Friday, August 7, 2015

July 26th

Oh, What a beautiful morning at 1.5 deg with a clear blue sky. We left early at 8.15 am.
 Mature and juvenile Marble Gums were with us for most of the day. The juvenile trees are really pretty with round glaucous leaves. They often lined our track. We stopped quite early for a walk up to the top of a dune to see the view and to see the plants which like to grow on sand dunes. Some dunes were quite sandy but mostly they were quite stable with trees and bushes well established on them. The area between dunes is called a swale. The swales were quite wide and the track wandered back and forth through the bush. Many areas had been burnt by lightening wildfire. Thankfully regrowth was taking place. The mallees especially were regrowing from their lignotuber.  Hakeas and grevilleas do regrow quite well too. Some trees and plants will never sprout again but only regrow  from seeds.
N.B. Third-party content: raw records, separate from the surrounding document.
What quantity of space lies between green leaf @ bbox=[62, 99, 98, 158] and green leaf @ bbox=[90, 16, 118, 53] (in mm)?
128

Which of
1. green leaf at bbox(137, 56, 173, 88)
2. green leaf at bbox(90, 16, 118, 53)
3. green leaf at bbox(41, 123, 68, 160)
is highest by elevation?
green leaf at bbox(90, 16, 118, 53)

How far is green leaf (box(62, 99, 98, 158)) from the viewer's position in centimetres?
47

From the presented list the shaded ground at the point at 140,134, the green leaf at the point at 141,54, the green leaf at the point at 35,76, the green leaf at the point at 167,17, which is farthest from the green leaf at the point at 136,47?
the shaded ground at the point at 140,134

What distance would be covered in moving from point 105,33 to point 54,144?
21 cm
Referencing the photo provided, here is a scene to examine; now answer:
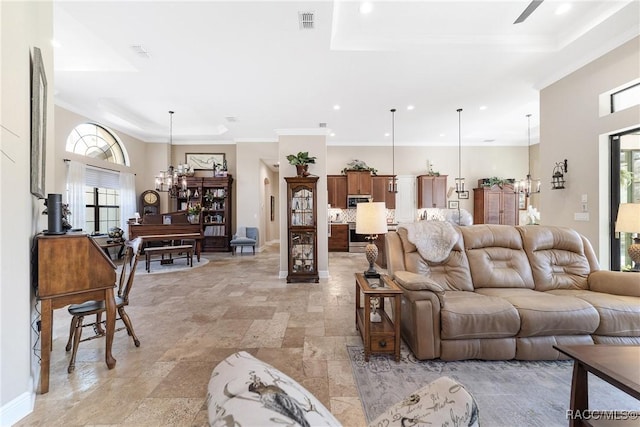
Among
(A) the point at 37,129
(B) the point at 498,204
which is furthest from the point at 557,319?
(B) the point at 498,204

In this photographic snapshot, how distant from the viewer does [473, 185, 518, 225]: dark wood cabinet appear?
7965 mm

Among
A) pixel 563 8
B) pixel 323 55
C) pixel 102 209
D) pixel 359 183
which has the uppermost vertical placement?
pixel 563 8

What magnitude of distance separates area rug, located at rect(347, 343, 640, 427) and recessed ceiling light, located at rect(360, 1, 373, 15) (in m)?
3.57

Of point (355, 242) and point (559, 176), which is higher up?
point (559, 176)

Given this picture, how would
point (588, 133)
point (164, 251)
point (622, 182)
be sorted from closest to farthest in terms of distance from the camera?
point (622, 182)
point (588, 133)
point (164, 251)

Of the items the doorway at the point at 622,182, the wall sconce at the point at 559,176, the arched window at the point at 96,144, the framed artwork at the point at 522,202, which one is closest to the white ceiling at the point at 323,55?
the arched window at the point at 96,144

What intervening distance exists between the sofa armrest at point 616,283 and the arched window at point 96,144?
880cm

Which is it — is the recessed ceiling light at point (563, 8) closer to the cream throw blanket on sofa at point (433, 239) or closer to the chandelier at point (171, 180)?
the cream throw blanket on sofa at point (433, 239)

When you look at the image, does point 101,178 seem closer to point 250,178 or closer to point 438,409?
point 250,178

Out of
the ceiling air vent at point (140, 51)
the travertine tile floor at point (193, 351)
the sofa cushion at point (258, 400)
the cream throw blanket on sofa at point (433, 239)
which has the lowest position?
the travertine tile floor at point (193, 351)

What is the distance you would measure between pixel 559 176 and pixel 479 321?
3.25 m

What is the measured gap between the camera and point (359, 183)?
26.1 feet

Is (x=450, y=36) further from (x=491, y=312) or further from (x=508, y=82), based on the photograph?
(x=491, y=312)

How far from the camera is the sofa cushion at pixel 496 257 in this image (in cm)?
269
 We could see camel tracks along in front of us but no camels to be seen. There have only been a few birds but no kangaroos or emus or even a lizard sunning itself on this warm winter day.

Our first point of interest were the Sunday Surprise Rock Holes, Frank Hann named this on Sunday, July 26th 1903 exactly 113 years before our visit which was a Sunday, July 26th as well. This is such a coincidence. We found 7 of the 9 rockholes which have been recorded here. Some have clean water in them but others have green or muddy water.

We enjoyed our lunch at Winterbottom Rocks after which we found one rockhole up on the ridge. Really it was liked ‘jump-up’ with a flat rocky top. The rocks were bright with daisies and hop bushes. Instead of camping early here we decided to travel the next 15km to Amy Rockhole. The track across the top of the rocky flat topped area was very rough and challenging for the drivers. Luckily the track was marked by simple stone cairns.

Our camp was set up on the other side of the rocky ridge near a mulga thicket. John returned to the ridge and located a rock hole with clean clear water in it. We will drive back there in the morning to pump some water into our containers for use along the way. It will be clean enough for showering, washing clothes and dishes.

We are privileged to drive this remote track across the Great Victoria Desert. It is said that less than 200 vehicles have ever driven through this country. We are driving a winding, simple 2 wheel track with the occasional branch over it which we drive around. It is a slow trip but that gives us the opportunity to stop for a closer look at plants or to take photographs. Today’s speed was between 10 kph and 30 kph.
Early morning track

Juvenile Marble Gums

Red Hop Bush

We have not seen another vehicle for 2 days so there are no traffic or parking problems!